Psychic Temple - IV - Albums - Reviews - Soundblab

Psychic Temple - IV

by Ljubinko Zivkovic Rating:9 Release Date:2017-07-14

Anybody who is at least a bit familiar with the work of California musician/songwriter/producer/musical guru Chris Schlarb knows that whenever his new project is announced that it will probably not sound a bit like the previous one, or that it will have some kind of a musical twist on what he has done before. From pure pop, like on the last year’s III to the interpretation of Eno’s Music For Airports as seen through the eyes (and ears) of the Miles Davis band circa In A Silent Way.

There is always one constant though. Schlarb, akin to a somewhat similar soul in the New York producer/conductor Kip Hanrahan (although Hanrahan has a bit more jazz slant that Schlarb) usually brings in a host of known or unknown musicians/singers, but those that fit their projects perfectly. So far, Schlarb, had people like Nels Cline, Mike Watt, Muscle Shoals session men and others hosting.

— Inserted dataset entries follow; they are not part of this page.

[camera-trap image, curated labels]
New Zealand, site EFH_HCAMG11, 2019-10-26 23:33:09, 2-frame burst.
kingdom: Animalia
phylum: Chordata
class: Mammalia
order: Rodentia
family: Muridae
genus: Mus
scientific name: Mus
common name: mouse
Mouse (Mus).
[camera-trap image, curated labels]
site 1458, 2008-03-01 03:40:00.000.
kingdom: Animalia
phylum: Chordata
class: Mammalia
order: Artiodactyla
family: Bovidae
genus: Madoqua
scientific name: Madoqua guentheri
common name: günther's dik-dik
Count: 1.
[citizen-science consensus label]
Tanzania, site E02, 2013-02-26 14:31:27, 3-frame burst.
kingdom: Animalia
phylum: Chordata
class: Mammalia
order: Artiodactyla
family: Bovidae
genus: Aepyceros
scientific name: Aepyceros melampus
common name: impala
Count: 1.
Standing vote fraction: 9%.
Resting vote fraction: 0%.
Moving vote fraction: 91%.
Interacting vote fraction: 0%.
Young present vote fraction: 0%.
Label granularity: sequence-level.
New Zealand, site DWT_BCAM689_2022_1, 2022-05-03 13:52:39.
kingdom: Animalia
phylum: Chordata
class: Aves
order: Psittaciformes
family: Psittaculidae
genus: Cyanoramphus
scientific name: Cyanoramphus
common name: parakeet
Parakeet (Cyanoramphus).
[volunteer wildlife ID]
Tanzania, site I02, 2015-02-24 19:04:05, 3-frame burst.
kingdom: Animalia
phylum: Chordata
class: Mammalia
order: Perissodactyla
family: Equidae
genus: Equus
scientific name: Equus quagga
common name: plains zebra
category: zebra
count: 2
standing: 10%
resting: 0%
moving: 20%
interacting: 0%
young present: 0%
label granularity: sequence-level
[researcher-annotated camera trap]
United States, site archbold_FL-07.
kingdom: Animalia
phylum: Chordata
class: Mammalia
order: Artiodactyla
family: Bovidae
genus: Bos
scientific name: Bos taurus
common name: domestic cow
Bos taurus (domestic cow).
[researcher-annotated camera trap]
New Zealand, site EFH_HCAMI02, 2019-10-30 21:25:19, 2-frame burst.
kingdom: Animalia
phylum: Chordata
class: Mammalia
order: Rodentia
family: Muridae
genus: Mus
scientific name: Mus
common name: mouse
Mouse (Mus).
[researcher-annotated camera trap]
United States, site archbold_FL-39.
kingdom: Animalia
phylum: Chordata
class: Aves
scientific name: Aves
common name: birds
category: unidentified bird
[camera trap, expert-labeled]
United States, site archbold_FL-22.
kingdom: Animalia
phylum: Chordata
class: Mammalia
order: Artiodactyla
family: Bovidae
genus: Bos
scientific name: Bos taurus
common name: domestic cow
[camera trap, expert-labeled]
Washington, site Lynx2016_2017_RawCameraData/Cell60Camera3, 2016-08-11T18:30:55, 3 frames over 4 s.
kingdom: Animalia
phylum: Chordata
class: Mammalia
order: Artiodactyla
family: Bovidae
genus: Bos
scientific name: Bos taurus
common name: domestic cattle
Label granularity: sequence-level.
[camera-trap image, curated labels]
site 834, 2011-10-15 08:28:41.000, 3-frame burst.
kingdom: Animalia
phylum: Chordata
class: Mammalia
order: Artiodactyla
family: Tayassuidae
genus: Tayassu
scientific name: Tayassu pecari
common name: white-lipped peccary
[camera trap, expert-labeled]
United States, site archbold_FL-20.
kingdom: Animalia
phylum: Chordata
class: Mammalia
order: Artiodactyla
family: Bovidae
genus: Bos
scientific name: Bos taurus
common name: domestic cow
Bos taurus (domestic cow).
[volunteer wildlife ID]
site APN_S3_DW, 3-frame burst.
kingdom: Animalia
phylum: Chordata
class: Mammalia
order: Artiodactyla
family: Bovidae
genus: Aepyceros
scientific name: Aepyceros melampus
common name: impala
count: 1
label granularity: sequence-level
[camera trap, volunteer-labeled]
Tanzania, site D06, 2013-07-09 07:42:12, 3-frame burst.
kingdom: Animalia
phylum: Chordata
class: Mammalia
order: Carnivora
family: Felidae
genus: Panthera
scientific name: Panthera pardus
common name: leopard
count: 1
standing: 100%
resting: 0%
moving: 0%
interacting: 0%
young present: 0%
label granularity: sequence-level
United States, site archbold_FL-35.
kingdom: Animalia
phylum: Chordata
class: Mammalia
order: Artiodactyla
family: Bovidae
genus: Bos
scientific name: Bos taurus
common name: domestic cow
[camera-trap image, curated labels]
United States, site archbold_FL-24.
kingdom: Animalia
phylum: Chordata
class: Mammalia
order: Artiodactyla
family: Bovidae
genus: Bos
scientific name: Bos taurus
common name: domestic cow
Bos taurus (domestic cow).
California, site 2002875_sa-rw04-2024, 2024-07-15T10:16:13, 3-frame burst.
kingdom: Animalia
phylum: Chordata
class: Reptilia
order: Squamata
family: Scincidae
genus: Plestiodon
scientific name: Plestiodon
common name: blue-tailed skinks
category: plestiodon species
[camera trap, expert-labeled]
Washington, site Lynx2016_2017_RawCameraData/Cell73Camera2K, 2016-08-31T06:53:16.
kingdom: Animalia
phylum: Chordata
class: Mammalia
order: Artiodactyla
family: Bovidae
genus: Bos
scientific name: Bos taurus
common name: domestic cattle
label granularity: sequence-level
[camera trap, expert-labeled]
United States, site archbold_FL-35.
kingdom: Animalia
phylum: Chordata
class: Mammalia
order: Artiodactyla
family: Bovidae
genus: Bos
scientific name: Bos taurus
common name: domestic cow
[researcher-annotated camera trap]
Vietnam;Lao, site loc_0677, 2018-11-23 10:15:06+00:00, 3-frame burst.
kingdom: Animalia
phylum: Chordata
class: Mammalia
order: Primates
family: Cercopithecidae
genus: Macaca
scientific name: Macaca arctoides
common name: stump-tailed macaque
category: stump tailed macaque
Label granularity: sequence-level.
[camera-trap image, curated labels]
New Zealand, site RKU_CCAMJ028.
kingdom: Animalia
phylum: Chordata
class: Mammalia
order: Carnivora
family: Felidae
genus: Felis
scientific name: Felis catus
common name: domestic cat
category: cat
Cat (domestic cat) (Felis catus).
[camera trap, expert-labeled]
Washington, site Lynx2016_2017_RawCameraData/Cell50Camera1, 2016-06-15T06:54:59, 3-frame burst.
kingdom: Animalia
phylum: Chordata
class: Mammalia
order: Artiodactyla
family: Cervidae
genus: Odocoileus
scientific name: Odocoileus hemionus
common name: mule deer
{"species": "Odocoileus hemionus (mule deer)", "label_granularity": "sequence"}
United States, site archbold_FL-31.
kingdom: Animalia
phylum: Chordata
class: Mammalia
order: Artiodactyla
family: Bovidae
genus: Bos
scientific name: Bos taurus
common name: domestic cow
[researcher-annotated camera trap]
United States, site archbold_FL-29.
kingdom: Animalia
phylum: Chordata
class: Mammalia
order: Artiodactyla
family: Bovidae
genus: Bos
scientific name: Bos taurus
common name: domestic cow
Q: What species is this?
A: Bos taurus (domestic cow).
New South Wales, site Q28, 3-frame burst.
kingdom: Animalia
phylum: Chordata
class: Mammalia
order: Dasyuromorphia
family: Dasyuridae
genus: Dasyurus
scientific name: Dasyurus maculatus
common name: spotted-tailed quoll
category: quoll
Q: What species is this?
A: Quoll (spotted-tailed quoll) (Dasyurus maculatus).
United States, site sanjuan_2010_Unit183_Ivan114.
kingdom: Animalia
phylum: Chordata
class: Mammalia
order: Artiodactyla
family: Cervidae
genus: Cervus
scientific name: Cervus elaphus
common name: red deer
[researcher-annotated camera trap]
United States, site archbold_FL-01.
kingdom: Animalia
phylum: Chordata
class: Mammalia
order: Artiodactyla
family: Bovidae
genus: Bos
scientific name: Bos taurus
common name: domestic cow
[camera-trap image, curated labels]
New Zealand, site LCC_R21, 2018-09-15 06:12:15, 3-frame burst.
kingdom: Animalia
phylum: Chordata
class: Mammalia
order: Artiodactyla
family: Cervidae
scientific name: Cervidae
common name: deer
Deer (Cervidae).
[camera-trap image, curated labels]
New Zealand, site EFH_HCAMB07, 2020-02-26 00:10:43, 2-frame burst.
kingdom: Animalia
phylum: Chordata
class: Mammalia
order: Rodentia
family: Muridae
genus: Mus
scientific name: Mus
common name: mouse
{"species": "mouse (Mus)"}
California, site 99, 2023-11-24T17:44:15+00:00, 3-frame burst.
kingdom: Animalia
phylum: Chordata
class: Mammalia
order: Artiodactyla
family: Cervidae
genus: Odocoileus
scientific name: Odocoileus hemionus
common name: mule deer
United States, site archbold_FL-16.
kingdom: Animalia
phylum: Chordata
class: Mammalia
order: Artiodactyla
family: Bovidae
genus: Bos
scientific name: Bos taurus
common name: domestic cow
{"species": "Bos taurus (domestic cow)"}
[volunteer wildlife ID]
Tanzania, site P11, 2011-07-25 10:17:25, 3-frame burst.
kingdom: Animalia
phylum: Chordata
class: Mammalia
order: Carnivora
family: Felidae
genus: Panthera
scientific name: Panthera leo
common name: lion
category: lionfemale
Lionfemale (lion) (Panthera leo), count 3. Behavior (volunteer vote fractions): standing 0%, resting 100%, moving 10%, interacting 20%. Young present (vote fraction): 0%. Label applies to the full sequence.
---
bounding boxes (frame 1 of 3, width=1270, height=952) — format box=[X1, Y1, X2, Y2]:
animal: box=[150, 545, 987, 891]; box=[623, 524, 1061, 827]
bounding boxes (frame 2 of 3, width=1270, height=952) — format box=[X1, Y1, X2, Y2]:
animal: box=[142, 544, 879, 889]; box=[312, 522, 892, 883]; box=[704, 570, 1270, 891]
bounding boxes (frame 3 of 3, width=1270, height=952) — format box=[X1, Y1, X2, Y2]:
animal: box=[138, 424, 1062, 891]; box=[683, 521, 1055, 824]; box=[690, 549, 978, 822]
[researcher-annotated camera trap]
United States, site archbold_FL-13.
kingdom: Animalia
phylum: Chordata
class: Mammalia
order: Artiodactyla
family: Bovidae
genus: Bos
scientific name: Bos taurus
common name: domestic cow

No exception with IV. The list of guests is as long as anybody’s arm and includes the names like the previous generation bass player Max Bennett who played on Joni Mitchell’s Court and Spark and Hissing of the Summer Lawns and Mike Rossi of the Philip Glass Ensemble.

One name stands out though. It's that of the legendary British singer/guitarist Terry Reid, who is particularly fitting to this project. You see, Schlarb has decided this time around to recreate the vibe of the California sound as was done on Reid’s 1973 masterpiece River. No replaying of then recorded songs, no regurgitation of the same sound, just the vibe and the feeling. And it works a charm.

There’s a natural flow to the music, where songs have additional interludes which only enhance the main themes. For example, on If I Don’t Leave They’ll take me Away, which has dual vocals by Schlarb and Reid, you simply feel a natural progression to the interlude of the song with, again, Schlarb and Reid on acoustic guitars, along with other musicians.

On IV Schlarb recalls the sounds of all great Californian music, if only as a snippet, like an organ coda in The Art of Giving Up, that could have come straight from the Beach Boys Pet Sounds or Smile sessions.

But then, the key is in the overall vibe, you can simply not point out a song that rises above (the extremely high) standard of the others, or one that by even an inch falls below others. Actually, that seems to be the characteristic of all Schlarb projects - he seems to be the guy who quietly exudes excellent music.